The family of membrane-localised ATP binding cassette transporters (ABC transporters) contains many members that are of great clinical and physiological significance. Homology within the family is weak at the level of primary structure, reflecting the diversity of functions that these transporters fulfil. This could represent a problem for structure-based modelling of ABC transporters that will be desirable as and when high resolution crystal structures become available. However, homology at the level of tertiary and quaternary structure is often found to be much higher than homology at the sequence level.
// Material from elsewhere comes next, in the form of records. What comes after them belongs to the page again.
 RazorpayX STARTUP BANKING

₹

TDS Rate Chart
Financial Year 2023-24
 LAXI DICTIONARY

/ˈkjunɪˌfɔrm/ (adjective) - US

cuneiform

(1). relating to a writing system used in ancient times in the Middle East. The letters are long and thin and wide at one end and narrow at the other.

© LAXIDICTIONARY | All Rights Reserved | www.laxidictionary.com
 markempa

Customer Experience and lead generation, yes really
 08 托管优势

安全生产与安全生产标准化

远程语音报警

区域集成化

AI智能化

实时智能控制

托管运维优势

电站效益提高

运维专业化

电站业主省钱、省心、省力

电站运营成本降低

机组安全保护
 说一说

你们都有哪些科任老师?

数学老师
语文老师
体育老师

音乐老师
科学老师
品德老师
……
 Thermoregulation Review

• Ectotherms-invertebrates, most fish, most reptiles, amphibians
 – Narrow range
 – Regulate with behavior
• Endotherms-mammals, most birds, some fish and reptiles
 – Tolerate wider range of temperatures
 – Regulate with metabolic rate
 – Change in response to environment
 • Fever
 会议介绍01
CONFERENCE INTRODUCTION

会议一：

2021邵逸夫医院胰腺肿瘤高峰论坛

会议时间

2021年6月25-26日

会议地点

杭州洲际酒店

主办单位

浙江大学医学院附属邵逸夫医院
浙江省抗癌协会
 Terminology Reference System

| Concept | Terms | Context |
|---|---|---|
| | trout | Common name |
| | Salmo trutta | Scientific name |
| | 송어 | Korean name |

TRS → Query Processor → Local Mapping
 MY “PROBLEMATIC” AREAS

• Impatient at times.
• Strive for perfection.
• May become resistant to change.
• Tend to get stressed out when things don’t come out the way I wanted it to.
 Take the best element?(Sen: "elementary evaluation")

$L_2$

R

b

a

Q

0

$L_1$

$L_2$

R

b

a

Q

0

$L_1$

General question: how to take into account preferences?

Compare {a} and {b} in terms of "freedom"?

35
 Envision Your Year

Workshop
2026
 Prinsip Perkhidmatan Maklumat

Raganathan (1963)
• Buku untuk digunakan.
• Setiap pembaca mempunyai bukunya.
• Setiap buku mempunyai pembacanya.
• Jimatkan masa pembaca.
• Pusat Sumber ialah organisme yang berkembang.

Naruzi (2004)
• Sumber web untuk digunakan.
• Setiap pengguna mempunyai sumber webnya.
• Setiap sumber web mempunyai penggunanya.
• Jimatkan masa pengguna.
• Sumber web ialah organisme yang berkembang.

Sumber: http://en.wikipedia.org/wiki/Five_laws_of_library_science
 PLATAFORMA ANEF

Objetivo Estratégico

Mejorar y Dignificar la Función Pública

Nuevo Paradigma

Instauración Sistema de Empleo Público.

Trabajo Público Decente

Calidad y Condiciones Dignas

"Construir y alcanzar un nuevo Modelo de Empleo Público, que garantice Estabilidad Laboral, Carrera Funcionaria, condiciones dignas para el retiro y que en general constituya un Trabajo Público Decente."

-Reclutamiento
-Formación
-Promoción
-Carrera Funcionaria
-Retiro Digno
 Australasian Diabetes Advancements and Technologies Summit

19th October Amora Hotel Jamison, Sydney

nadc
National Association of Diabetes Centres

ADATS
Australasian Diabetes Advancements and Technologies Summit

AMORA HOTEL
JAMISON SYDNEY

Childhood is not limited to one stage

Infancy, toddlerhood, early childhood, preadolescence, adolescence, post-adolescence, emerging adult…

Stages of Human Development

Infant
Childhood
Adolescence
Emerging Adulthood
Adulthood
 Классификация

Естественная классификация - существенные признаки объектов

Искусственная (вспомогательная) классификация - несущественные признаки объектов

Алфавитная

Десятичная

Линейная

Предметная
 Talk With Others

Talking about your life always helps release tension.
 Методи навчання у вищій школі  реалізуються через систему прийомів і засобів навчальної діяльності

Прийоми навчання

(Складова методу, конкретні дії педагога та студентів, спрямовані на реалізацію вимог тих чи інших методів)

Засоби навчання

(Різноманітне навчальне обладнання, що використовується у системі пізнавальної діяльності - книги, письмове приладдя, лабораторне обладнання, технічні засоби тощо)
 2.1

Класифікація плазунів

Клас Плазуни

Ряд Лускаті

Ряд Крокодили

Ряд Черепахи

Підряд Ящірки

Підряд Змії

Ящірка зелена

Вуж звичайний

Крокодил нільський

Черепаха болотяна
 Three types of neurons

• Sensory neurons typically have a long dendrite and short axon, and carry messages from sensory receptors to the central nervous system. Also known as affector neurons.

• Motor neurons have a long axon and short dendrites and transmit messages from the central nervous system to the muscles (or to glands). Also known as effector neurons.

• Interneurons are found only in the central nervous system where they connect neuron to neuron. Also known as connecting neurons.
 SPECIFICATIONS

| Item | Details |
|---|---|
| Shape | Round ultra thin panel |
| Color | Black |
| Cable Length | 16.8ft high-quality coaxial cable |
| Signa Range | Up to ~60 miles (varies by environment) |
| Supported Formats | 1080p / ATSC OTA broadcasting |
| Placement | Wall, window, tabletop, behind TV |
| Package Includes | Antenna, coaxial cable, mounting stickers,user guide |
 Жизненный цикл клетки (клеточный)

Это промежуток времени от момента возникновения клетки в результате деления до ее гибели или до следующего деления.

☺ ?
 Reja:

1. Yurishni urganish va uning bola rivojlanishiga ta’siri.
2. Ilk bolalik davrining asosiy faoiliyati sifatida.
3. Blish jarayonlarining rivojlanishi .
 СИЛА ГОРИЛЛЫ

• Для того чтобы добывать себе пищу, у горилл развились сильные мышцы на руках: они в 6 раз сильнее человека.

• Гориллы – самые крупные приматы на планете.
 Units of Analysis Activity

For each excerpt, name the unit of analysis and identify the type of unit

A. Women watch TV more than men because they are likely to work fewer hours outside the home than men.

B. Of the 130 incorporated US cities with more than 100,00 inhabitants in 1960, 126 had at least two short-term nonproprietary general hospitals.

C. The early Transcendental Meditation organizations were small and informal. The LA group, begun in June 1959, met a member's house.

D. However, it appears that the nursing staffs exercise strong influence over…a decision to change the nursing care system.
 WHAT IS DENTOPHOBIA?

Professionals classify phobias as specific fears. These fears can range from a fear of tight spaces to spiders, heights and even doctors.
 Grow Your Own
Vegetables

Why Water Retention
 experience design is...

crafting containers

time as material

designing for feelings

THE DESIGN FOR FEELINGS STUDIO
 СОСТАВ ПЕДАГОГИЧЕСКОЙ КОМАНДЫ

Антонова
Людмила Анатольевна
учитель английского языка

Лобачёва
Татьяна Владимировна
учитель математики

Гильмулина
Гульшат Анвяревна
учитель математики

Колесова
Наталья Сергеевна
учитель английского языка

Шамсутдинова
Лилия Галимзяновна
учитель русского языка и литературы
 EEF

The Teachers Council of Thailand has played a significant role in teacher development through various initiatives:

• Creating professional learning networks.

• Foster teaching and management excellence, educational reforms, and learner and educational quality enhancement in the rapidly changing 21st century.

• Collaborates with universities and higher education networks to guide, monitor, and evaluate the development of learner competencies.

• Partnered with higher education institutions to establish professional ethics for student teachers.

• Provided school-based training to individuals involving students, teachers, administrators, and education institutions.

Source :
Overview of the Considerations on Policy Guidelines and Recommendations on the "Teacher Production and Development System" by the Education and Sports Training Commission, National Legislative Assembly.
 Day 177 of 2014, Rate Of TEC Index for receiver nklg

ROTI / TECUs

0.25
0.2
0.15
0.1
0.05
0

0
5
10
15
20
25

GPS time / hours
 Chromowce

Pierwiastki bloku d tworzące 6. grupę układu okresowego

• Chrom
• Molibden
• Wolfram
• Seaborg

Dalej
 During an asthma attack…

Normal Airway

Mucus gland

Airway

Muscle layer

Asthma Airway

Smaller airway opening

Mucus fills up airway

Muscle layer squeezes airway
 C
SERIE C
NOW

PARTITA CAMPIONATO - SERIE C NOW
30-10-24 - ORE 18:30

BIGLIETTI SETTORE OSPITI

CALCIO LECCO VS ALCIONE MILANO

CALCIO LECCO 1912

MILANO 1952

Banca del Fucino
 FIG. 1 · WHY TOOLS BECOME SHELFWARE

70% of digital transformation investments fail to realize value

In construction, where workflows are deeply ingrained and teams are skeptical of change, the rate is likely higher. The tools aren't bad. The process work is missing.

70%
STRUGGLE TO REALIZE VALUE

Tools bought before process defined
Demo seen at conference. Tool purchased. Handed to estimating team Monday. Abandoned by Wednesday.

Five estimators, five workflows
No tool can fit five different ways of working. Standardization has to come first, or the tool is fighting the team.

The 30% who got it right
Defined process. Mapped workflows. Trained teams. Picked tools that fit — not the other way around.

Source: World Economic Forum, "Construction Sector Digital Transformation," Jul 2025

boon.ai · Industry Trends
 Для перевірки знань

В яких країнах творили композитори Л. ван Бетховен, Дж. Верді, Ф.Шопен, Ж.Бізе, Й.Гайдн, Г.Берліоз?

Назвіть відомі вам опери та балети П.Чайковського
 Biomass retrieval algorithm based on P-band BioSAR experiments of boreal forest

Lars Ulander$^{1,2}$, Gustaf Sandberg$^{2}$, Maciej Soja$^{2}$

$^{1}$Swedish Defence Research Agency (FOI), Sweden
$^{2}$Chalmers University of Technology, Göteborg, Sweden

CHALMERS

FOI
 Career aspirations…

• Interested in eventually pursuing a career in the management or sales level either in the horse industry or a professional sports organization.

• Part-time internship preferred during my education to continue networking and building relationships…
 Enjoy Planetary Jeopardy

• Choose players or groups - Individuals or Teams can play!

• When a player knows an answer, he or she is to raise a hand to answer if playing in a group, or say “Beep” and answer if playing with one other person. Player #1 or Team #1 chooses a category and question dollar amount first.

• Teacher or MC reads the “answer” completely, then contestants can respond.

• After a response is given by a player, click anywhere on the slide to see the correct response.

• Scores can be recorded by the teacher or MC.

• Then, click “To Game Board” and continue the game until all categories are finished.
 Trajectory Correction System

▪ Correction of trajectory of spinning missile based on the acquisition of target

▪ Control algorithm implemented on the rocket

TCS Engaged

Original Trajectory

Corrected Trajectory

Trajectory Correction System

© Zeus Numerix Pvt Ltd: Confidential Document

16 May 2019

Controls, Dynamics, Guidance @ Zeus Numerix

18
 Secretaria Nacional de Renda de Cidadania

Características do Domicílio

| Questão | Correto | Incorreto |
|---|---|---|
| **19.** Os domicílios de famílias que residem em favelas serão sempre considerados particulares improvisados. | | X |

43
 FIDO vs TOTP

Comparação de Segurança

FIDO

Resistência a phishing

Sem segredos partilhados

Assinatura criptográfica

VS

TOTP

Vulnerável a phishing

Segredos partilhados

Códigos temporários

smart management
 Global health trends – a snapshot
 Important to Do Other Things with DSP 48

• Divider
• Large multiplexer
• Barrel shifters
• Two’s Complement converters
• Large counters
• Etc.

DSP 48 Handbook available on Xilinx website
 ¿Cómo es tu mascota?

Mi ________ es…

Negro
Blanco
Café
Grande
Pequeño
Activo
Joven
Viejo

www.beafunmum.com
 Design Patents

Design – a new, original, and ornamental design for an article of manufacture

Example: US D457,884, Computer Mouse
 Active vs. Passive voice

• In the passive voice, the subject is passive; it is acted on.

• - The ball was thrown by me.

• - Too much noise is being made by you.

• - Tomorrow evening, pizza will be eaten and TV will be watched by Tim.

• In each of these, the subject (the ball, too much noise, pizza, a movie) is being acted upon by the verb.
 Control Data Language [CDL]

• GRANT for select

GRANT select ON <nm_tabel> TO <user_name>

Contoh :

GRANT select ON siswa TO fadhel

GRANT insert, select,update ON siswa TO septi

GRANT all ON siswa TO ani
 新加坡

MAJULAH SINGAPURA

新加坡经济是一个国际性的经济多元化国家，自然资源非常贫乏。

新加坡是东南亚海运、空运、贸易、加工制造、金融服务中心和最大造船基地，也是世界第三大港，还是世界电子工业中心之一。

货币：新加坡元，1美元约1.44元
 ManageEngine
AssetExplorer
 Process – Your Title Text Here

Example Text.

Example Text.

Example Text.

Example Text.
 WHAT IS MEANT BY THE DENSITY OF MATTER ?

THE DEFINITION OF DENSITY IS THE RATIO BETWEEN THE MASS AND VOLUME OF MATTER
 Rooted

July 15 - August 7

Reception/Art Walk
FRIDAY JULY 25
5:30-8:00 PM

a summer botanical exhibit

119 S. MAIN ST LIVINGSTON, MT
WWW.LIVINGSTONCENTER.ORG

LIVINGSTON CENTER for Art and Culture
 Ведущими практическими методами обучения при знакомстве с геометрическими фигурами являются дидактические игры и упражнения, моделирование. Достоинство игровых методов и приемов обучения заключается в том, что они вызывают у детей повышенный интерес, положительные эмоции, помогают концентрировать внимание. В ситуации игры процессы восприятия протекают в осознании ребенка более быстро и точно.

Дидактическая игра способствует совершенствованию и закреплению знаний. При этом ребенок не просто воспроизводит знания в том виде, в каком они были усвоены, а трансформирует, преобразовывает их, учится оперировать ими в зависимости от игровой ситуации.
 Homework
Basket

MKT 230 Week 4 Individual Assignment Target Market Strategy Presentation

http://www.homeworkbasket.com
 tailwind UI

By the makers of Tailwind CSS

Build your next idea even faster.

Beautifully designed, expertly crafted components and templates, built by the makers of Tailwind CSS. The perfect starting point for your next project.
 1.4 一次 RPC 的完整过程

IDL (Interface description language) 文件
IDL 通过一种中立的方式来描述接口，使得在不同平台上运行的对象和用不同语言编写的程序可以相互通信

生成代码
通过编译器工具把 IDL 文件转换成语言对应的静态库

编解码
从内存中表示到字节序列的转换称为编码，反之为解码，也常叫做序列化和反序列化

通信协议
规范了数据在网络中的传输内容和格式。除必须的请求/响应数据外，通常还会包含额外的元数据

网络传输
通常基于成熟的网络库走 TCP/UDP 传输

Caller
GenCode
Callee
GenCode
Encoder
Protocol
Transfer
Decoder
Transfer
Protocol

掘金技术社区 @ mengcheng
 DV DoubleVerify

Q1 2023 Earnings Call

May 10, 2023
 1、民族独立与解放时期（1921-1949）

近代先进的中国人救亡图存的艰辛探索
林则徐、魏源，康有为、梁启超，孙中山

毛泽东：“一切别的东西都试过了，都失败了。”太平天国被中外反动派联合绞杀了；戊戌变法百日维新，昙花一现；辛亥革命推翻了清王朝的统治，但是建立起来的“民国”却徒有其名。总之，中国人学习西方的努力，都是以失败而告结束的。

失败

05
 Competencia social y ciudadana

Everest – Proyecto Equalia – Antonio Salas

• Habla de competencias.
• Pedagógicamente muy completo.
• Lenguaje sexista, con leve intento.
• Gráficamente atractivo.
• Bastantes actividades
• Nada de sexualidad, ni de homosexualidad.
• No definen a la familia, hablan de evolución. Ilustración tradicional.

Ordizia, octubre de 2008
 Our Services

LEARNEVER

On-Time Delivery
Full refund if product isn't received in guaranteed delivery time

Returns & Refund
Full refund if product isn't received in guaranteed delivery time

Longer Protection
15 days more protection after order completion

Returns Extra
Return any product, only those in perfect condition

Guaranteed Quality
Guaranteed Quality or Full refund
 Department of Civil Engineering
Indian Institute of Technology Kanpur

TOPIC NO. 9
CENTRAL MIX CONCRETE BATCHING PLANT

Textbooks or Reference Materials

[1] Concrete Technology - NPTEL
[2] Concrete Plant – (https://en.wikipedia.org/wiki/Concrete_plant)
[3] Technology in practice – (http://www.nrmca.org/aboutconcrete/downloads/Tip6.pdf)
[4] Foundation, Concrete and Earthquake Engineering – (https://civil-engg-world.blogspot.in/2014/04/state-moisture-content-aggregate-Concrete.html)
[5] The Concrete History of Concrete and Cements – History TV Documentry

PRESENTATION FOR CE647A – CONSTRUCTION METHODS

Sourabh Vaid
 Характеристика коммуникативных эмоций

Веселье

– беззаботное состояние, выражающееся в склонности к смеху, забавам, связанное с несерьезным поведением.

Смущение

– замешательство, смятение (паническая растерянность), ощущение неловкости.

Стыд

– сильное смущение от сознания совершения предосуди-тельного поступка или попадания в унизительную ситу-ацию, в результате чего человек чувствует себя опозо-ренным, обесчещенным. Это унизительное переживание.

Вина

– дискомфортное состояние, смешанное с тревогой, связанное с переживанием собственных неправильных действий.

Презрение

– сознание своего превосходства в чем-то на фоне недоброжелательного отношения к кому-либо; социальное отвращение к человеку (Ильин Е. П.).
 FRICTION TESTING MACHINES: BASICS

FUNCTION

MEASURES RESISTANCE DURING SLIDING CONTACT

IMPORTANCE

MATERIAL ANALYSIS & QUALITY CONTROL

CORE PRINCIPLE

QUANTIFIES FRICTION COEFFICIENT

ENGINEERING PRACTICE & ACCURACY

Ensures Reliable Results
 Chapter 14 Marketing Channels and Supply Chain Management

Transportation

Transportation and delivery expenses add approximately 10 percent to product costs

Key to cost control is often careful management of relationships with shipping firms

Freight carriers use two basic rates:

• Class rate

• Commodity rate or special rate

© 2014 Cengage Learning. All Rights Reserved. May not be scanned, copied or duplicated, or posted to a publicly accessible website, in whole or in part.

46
The comparison of the three-dimensional (3D) structures of a few ABC transporters is therefore of considerable interest, even at the medium resolutions offered by electron microscopy. Here we compare the 3D structures of two ABC transporters that have been obtained by electron microscopy and single particle image analysis. We also discuss a third transporter for which projection data alone have been obtained.

(i) P-glycoprotein (P-gp) is an ABC transporter that pumps hydrophobic drugs out of cells. In humans, it is associated with drug-resistant tumours and the failure of chemotherapy. The 3D structure of P-gp has been first obtained by electron microscopy coupled with single particle image analysis and later by analysis of 2D crystals (Higgins et al. 1997; Rosenberg et al. 1997). (ii) Multidrug resistance protein 1 (MRP1) is another ABC transporter that is linked to multidrug resistance and is also an efficient transporter of conjugated organic anions. Purified MRP1 has now also been studied by single particle image analysis and by electron crystallography (Rosenberg et al. 2001), yielding projection structures. (iii) TAP is a transporter associated with antigen presentation that is present in the endoplasmic reticulum (ER) membrane, and is responsible for translocation of peptides from the cytoplasm to the ER, which are then coupled to the major histocompatibility complex (MHC Class I). Unlike P-gp and MRP (which are single polypeptides), TAP consists of two homologous polypeptides, TAP1 and TAP2. TAP plays an important role in the immune response. A 3D structure for TAP has been obtained by single particle image analysis (Velarde et al. 2001).

A high degree of similarity exists for the tertiary structures of TAP and P-gp, which are characterised by a ~3 nm diameter pore or pocket on one side, which is encircled by a collar of protein of ~6-7 nm diameter. This region has been associated with the transmembrane domains (TMDs) and external loops. On the opposing side, two large globular domains appear to block the bottom of the pore. These domains have been assigned to the nucleotide binding domains (NBDs). The transporters have overall dimensions in the membrane of ~6 Ω 9 nm with a thickness estimated to be 6-7 nm. Given that the lipid bilayer is ~4 nm across, the observation of a ~6-7 nm thickness for ABC transporters implies that the globular NBDs (~4 nm diameter) will be at least partially associated with membrane-spanning regions (TMDs), with implications for the coupling of ATP hydrolysis to transport. The consistent observation of a ~3 nm diameter pore or pocket implies that this feature is probably important, although such a diameter is considerably larger than that required for passage of the substrates pumped by P-gp and TAP. All three transporters display some degree of pseudo-twofold symmetry, as would be expected for a heterodimeric protein complex (TAP) or a modular polypeptide composed of two homologous repeats (P-gp). For P-gp and TAP, a head-to-tail arrangement of the two homologous halves of the transporter is implied. In contrast to P-gp and TAP, MRP1 contains an extra transmembrane domain, hence a loss of the pseudo-twofold symmetry will be expected for the transmembrane region of the transporter. A 3D structure of MRP1 will be required in order to evaluate these differences.

The quaternary structure of the three transporters is the same in the detergent-solubilised state, i.e. monomeric (monomeric heterodimers for TAP). However, recent evidence obtained with 2D crystals of MRP suggests that this transporter might take up a different quaternary structure in the membrane (homodimeric). The crystals of MRP1, which are formed in reconstituted membranes, display p2 symmetry with two MRP1 monomers in the unit cell. It is possible that this arrangement is coincidental, although the dimer interface in the crystals appears to be substantial, being formed between one putative NBD from one MRP1 monomer and the same NBD in a second MRP1 monomer. Further reconstitution studies are required in order to fully explore this behaviour.

Higgins, C.F., Callaghan, R., Linton, K.J., Rosenberg, M.F. & Ford, R.C. (1997). Seminars in Cancer Biology 8, 135-142.

Rosenberg, M.F., Callaghan, R., Ford, R.C. & Higgins, C.F. (1997). J. Biol. Chem. 272, 10685-10694.

Rosenberg, M.F., Mao, Q., Holzenburg, A., Ford, R.C., Deeley, R.G. & Cole, S.P.C. (2001). J. Biol. Chem. (in the Press).

Velarde, G.S., Ford, R.C., Rosenberg, M.F. & Powis, S.J. (2001). (submitted).